Im mittleren und teilweise auch im unteren Einzugsgebiet der W. befand sich im frühen Mittelalter das Siedlungsgebiet der Polanen. Das an der mittleren W. gelegene Posen, war einer der Fürstensitze der ersten Piastenherrscher. Die vom „Bayrischen Geographen“ erwähnte Existenz eines Stammes der „Uerizane“ am Oberlauf der W. kann nicht belegt werden. Zu Verwaltungs- und Siedlungszentren entwickelten sich die an der W. gelegenen mittelalterlichen Burgen Mstów, Sieradz, Spicymierz, Ląd, Posen, Radzim und Santok. Das erste Quellenzeugnis für die W. aus dem Jahr 972 betrifft die Tributpflicht des Fürsten Mieszko I. gegenüber Kaiser Otto I. „usque ad Vurta fluvium” (bis zur W.). Im 13. Jh. wurde der Unterlauf der W. mit der Netzemündung durch die Markgrafen von Brandenburg erobert und verblieb bis 1945 als Teil der Neumark bei Brandenburg bzw. Preußen und dem Deutschen Reich. Zwischen 1767–82 wurde das Sumpfland des W.bruchs nach Plänen König Friedrichs II. von Preußen urbar gemacht und kolonisiert. Nach der zweiten Teilung Polen-Litauens 1793 kontrollierte Preußen fast den gesamten Lauf der W. bis südlich von Częstochowa und erhielt mit der dritten Teilung 1795 auch die Quelle. In den Jahren 1807–15 gelangten diese Teile der W. an das Großherzogtum Warschau. Der Wiener Kongress von 1815 sprach Preußen erneut die Gebiete an der mittleren W. bis zur Mündung der Prosna zu. Diese verblieben als Teil des Großherzogtums bzw. der Provinz Posen beim Deutschen Reich und gelangten 1919 an die Zweite Polnische Republik.

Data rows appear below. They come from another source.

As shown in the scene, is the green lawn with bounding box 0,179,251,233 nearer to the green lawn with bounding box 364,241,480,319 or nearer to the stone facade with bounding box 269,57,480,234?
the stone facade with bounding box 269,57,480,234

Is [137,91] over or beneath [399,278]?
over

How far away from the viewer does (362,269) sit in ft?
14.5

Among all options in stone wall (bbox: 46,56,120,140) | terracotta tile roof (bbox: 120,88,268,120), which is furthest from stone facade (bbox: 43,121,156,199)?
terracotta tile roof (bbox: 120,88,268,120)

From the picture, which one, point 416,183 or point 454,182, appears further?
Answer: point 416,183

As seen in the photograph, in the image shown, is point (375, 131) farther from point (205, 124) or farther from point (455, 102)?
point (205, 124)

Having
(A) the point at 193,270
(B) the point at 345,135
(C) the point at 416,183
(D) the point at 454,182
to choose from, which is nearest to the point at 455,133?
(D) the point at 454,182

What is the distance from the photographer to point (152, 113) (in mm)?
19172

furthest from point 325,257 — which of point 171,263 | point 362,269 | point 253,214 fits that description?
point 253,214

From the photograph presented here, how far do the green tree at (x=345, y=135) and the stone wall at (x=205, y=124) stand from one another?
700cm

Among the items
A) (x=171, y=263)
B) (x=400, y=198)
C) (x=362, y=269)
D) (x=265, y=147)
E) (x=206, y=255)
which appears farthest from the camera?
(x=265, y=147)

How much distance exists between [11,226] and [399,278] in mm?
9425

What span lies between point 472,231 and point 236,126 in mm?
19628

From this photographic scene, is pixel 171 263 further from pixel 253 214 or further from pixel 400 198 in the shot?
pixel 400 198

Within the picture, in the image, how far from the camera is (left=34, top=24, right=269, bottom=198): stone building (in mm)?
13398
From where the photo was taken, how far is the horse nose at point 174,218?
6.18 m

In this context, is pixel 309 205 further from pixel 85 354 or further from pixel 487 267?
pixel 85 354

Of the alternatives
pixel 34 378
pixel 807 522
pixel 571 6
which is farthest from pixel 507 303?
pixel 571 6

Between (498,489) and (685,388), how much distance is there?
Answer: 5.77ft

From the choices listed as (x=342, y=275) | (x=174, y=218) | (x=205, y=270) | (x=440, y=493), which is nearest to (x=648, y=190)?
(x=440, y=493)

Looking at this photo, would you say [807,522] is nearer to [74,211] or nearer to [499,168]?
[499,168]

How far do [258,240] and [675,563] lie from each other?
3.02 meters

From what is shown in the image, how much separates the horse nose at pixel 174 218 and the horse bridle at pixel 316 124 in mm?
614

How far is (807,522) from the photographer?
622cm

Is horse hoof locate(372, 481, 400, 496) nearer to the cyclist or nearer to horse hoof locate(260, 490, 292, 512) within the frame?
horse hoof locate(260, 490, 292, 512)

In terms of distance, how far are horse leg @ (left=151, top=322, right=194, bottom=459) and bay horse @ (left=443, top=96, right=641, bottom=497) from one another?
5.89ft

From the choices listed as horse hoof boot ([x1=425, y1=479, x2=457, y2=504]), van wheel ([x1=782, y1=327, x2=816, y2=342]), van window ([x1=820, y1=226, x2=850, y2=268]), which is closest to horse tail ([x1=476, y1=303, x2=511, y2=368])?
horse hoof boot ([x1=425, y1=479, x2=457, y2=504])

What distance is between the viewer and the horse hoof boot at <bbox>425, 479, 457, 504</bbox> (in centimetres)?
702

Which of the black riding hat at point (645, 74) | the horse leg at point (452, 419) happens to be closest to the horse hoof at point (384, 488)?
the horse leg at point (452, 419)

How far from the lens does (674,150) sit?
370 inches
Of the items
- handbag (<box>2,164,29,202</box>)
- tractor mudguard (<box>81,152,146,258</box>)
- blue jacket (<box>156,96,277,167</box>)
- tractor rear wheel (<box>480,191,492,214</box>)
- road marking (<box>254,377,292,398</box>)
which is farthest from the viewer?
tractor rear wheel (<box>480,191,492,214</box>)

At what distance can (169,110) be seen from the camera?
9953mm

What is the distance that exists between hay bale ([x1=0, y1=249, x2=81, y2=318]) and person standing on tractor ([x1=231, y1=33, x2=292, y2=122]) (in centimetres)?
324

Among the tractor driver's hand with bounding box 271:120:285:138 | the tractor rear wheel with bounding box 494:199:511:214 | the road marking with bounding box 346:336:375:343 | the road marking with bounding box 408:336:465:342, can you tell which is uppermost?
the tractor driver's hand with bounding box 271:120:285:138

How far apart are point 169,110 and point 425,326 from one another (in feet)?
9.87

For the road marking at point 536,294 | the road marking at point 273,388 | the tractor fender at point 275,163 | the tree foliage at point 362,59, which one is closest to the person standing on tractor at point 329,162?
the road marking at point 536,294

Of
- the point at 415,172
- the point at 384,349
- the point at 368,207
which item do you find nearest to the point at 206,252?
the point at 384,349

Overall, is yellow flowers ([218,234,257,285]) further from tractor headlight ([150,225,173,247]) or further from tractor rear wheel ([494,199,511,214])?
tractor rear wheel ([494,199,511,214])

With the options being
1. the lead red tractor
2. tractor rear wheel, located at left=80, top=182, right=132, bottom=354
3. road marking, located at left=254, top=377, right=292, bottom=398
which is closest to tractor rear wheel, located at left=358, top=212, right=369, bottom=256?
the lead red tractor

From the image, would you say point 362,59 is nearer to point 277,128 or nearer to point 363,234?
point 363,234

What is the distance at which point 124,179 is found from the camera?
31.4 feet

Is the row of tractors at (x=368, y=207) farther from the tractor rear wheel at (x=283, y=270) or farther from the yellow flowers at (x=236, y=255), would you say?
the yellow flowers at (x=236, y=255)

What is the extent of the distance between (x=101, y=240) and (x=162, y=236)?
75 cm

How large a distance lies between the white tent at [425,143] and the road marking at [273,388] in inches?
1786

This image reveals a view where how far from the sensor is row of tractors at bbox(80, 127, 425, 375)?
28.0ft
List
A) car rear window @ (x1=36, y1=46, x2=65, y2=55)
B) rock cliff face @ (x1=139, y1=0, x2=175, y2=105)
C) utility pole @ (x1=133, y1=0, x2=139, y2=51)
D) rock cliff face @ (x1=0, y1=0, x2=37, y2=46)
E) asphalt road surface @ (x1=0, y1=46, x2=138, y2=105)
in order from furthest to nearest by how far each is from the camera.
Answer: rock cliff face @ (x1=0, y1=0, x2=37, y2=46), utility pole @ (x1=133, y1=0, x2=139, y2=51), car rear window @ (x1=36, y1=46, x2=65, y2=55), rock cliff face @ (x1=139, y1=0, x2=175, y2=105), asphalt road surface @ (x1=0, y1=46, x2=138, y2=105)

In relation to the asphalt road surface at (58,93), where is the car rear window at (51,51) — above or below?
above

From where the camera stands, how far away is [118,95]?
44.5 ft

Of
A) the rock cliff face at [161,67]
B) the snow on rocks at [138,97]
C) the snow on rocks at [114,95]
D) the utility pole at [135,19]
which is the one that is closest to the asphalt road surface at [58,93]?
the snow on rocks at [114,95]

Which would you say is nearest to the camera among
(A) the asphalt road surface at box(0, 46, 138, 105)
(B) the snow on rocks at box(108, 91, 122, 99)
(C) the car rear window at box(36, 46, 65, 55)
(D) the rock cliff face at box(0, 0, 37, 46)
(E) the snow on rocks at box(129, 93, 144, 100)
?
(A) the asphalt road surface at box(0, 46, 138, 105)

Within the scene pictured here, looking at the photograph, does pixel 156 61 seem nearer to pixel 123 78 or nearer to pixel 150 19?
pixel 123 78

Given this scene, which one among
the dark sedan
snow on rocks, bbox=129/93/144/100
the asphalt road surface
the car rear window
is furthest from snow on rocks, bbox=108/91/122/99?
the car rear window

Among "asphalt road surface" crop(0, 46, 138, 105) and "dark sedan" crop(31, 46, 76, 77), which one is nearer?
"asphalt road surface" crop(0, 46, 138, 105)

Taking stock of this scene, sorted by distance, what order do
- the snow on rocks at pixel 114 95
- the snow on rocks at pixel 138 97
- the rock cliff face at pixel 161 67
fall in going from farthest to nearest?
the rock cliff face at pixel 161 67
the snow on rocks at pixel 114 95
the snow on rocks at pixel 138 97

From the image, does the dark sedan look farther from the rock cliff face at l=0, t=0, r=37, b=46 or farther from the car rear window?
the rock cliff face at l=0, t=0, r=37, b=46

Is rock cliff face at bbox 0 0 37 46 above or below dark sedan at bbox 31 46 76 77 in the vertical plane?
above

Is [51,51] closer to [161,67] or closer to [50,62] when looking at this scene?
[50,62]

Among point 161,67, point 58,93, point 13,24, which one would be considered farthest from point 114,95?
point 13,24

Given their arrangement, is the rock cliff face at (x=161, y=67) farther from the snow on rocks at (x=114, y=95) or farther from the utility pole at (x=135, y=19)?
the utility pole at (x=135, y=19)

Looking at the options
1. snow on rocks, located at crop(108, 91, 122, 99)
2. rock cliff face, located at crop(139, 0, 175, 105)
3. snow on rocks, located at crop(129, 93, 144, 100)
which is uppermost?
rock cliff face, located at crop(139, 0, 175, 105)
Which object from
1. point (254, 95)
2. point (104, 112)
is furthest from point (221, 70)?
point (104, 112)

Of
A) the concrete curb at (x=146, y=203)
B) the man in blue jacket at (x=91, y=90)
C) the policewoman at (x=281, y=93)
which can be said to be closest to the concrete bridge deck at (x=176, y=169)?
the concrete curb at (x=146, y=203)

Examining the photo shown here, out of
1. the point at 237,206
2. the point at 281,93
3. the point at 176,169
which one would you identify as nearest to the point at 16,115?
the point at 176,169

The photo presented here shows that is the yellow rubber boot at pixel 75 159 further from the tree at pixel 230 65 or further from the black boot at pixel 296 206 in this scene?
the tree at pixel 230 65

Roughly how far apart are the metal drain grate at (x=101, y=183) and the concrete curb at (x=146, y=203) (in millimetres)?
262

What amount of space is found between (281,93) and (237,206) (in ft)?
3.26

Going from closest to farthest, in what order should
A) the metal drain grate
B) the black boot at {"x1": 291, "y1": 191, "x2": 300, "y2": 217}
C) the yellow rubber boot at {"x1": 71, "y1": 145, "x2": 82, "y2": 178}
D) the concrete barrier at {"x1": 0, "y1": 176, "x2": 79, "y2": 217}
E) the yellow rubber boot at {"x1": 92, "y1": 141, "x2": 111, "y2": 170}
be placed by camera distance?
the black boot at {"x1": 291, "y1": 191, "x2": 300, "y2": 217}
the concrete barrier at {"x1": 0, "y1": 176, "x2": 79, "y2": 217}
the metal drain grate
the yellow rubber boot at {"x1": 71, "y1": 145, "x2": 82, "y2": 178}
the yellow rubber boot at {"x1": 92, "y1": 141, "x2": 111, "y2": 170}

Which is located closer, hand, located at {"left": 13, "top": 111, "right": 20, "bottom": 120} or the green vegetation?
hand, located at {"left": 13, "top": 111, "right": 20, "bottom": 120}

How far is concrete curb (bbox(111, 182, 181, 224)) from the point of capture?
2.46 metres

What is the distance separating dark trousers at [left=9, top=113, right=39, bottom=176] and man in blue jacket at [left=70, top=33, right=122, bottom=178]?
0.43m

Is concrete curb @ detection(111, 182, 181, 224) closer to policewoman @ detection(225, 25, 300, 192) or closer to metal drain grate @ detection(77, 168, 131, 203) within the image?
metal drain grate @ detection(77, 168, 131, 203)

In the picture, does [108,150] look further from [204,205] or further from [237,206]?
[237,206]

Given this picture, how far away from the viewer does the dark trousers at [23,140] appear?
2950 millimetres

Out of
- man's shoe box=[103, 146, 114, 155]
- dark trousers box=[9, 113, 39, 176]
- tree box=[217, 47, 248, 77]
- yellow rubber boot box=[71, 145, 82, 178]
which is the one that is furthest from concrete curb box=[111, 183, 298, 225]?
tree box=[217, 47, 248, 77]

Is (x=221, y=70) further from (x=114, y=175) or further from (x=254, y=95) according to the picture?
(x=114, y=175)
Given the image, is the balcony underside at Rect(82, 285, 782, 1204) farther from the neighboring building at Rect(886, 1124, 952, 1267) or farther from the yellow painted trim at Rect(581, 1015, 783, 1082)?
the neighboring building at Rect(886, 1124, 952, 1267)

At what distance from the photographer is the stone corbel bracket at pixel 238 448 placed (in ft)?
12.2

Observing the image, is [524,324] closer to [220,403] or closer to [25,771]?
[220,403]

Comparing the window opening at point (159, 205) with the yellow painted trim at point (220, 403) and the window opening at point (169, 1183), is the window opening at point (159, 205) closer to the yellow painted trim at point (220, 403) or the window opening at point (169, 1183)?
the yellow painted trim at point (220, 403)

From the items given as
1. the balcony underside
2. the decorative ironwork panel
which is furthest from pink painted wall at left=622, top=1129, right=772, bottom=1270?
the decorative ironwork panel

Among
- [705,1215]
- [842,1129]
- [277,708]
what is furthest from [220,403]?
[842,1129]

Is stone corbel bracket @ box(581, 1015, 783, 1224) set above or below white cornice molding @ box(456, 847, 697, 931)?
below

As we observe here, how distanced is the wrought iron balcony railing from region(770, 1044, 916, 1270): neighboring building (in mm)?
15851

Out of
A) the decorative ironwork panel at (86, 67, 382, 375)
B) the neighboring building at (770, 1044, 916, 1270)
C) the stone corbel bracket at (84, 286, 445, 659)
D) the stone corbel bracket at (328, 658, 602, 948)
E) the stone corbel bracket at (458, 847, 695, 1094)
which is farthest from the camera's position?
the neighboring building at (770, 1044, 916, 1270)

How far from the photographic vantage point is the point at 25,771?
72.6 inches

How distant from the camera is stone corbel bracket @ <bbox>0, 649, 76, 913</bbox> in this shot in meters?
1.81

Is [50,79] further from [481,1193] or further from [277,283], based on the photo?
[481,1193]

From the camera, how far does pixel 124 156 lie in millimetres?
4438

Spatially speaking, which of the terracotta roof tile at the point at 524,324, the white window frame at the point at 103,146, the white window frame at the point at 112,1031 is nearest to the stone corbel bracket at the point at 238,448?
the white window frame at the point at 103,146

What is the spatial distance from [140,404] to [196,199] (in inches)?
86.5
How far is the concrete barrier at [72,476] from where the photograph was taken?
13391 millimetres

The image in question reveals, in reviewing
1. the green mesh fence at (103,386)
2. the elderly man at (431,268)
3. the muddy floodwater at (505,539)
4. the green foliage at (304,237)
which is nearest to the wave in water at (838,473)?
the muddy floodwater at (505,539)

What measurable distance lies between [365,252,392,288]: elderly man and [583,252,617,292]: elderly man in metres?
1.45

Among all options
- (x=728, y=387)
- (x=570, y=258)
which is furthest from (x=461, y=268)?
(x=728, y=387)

Nach dem deutschen Überfall auf Polen 1939 wurden diese und weitere Gebiete entlang der mittleren und oberen W. dem Deutschen Reich – ab 1940 als Reichsgau W.land – angegliedert. Die von den Nationalsozialisten geplante Germanisierung des W.lands führte bis 1941 zur Vertreibung von über 300.000 Polen und Juden ins Generalgouvernement. Seit dem Potsdamer Abkommen von 1945 befindet sich die W. in gesamter Länge auf polnischem Territorium. Sie ist – neben der Weichsel – in der zweiten Strophe der polnischen Nationalhymne verewigt, dem 1797 geschriebenen Mazurek Dąbrowskiego.